Danny Gathings

Personal information
- Born: December 11, 1980 (age 45) Winston-Salem, North Carolina, U.S.
- Listed height: 6 ft 6 in (1.98 m)
- Listed weight: 205 lb (93 kg)

Career information
- High school: Winston-Salem Prep (Winston-Salem, North Carolina)
- College: Virginia Tech (2000–2001); High Point (2002–2005);
- NBA draft: 2005: undrafted
- Playing career: 2005–2009
- Position: Forward

Career history
- 2005–2006: Aura Basket Turku
- 2006–2007: Sallen Basket
- 2007–2009: Uppsala Basket
- 2009: Korihait

Career highlights
- Big South Player of the Year (2004); 2× First-team All-Big South (2003, 2004); AP Honorable Mention All-American (2004); NCAA Sportsmanship Award (2004);

= Danny Gathings =

American basketball player

Danny Gathings (born December 11, 1980) is an American former professional basketball player. He spent time playing in Finland and Sweden after completing his collegiate career in the United States at High Point University. In 2003–04, he was the Big South Conference's player of the year.

==College==
Gathings starred at Winston-Salem Preparatory Academy in Winston-Salem, North Carolina before starting his collegiate career at Virginia Tech in 2000–01. In his freshman season, Gathings played in 20 games and averaged 7.0 points, 3.2 rebounds and 1.0 steals per contest. He decided to transfer at the end of the year, however, and chose High Point University as his school of choice.

Due to NCAA transfer by-laws, Gathings redshirted his true sophomore year in 2001–02. He made an immediate impact when he became eligible in 2002–03: he averaged 18.7 points, 7.6 rebounds and 2.2 steals per game. Despite the Panthers finishing with a 7–20 overall record, Gathings was able to lead the Big South in both points and rebounds per game.

The next season, his scoring (15.8) and steals (1.6) dipped, but his rebounding (8.0) increased. High Point had a 12-game turnaround and finished with a 19–11 record and Gathings was named the conference's player of the year. That season, he recorded 12 double-doubles, scored his 1,000th career point, and made two game-winning shots as time expired. Gathings led the Panthers to the championship game of the Big South tournament where they fell to Liberty, 89–44. He was named the tournament's MVP despite being outplayed by Liberty freshman Larry Blair. Without being told to do so or it having been suggested to him, Gathings voluntarily handed the MVP trophy to Blair, the player he thought was most deserving, in a ceremony at Liberty's campus shortly thereafter.
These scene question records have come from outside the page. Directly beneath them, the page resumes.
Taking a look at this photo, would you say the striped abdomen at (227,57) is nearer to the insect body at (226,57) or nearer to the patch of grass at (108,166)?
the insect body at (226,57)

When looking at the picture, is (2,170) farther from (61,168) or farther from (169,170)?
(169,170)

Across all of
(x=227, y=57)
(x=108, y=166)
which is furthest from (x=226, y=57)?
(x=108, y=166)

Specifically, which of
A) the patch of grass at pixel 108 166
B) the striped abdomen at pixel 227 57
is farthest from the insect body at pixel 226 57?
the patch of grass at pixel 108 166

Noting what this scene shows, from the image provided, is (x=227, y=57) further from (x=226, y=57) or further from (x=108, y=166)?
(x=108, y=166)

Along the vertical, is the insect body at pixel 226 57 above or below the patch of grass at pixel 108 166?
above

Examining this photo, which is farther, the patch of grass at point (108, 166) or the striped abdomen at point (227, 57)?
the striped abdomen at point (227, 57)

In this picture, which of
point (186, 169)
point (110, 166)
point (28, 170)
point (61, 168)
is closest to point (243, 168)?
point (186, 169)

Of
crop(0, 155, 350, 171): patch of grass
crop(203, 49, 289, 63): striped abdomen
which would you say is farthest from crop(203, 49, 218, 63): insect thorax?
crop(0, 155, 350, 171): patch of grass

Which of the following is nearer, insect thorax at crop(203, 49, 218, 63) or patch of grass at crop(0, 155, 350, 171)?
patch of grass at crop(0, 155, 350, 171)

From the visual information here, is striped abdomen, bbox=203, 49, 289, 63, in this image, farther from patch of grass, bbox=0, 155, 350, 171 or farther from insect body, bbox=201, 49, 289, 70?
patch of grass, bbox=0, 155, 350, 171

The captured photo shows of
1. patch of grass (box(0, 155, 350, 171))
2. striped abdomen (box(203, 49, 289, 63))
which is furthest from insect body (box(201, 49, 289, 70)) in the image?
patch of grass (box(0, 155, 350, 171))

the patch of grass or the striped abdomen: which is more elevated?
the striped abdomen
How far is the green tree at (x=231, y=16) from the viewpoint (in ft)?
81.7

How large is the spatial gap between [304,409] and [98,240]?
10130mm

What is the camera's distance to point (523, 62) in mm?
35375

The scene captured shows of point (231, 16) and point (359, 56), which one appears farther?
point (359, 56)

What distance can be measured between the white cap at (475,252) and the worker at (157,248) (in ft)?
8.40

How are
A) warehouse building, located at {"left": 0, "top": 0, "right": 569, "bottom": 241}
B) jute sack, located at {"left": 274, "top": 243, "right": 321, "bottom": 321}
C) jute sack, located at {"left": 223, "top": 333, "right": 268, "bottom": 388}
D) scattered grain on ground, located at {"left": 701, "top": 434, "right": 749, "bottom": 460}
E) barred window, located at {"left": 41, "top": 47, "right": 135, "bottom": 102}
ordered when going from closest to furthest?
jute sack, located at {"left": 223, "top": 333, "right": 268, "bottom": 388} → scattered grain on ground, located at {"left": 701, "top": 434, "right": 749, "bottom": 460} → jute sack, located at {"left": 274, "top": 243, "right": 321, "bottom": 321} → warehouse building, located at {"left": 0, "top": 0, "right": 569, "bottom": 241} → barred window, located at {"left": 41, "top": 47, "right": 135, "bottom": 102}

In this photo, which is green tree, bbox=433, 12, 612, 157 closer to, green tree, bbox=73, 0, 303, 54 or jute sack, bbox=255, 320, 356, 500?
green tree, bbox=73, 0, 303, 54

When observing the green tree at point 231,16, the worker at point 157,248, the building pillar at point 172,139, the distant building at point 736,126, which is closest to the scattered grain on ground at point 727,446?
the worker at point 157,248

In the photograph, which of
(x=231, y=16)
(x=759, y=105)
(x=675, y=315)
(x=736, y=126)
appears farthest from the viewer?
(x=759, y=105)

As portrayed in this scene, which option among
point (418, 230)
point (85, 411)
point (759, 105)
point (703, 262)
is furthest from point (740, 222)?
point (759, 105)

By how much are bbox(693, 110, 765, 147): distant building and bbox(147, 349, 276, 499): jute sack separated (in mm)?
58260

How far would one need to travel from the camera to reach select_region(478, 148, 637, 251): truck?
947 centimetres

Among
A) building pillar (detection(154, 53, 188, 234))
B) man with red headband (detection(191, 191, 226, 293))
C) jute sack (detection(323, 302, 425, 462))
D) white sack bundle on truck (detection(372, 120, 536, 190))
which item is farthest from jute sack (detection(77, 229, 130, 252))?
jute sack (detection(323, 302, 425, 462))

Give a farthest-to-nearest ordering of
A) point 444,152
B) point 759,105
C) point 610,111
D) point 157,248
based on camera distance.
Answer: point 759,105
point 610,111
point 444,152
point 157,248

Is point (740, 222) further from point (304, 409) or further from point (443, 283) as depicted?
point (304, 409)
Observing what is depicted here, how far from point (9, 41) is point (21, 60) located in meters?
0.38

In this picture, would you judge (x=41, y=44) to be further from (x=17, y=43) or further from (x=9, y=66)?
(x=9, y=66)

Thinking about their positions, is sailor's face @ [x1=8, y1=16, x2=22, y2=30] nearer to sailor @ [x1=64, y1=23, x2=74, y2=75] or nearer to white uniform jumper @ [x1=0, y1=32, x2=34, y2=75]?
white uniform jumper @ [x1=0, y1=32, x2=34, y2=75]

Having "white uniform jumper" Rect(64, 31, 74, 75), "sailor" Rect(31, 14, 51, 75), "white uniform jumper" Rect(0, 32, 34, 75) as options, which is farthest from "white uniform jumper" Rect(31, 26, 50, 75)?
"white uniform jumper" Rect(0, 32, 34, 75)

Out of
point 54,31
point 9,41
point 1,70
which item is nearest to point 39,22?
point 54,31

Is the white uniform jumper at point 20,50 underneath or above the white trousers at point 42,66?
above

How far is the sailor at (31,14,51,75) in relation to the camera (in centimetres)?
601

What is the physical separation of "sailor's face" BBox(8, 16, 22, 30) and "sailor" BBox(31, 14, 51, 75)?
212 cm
The NCAA named Gathings their 2003–04 Co-Sportsman of the Year for this benevolent act, which also made him the first athlete from High Point to be presented an NCAA-sponsored award.
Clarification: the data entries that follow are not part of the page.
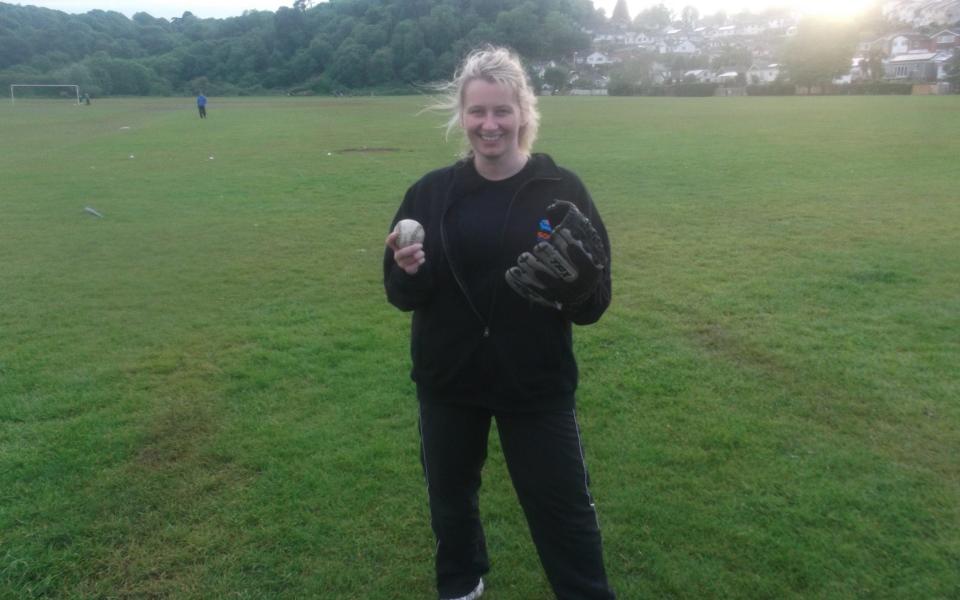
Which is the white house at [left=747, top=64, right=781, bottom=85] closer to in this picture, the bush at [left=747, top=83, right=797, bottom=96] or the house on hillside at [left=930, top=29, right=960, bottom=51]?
the house on hillside at [left=930, top=29, right=960, bottom=51]

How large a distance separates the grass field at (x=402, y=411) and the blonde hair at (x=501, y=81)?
201 cm

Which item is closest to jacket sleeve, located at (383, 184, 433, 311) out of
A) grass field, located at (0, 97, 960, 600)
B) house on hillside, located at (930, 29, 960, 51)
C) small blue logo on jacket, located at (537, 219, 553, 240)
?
small blue logo on jacket, located at (537, 219, 553, 240)

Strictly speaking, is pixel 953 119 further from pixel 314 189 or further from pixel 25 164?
pixel 25 164

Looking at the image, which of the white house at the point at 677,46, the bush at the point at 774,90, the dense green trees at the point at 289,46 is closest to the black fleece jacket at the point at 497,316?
the bush at the point at 774,90

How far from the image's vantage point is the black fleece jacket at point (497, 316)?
9.13 feet

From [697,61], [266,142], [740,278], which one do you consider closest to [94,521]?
[740,278]

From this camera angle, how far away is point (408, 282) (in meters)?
2.79

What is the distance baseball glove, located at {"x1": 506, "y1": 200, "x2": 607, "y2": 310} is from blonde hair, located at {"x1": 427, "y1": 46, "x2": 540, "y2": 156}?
1.29 feet

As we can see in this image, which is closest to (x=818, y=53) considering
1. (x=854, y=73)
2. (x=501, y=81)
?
(x=854, y=73)

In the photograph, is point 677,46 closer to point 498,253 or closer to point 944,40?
point 944,40

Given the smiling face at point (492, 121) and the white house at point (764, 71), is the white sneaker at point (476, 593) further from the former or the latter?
the white house at point (764, 71)

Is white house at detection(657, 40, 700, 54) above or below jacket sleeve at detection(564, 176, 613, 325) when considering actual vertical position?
above

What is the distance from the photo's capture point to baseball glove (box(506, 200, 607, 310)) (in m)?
2.62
In Gathings' senior season, defenses were more focused on him and his numbers suffered. He averaged 12.6 points, 6.6 rebounds, and 1.3 steals per game, and the Panthers finished with a 13–18 overall record. Unlike his previous two seasons, he did not earn any All-Big South honors. Gathings concluded his collegiate career with net totals of 1,400 points, 662 rebounds, and 155 steals in 101 games played.

==Professional==
Gathings played several years of professional basketball following college. In Finland's Korisliiga, he played for Aura Basket Turku in 2005–06. The next three seasons were spent in Sweden's Basketligan playing for Sallen Basket and Uppsala Basket, respectively, before finishing his career off in Finland once again with Korihait.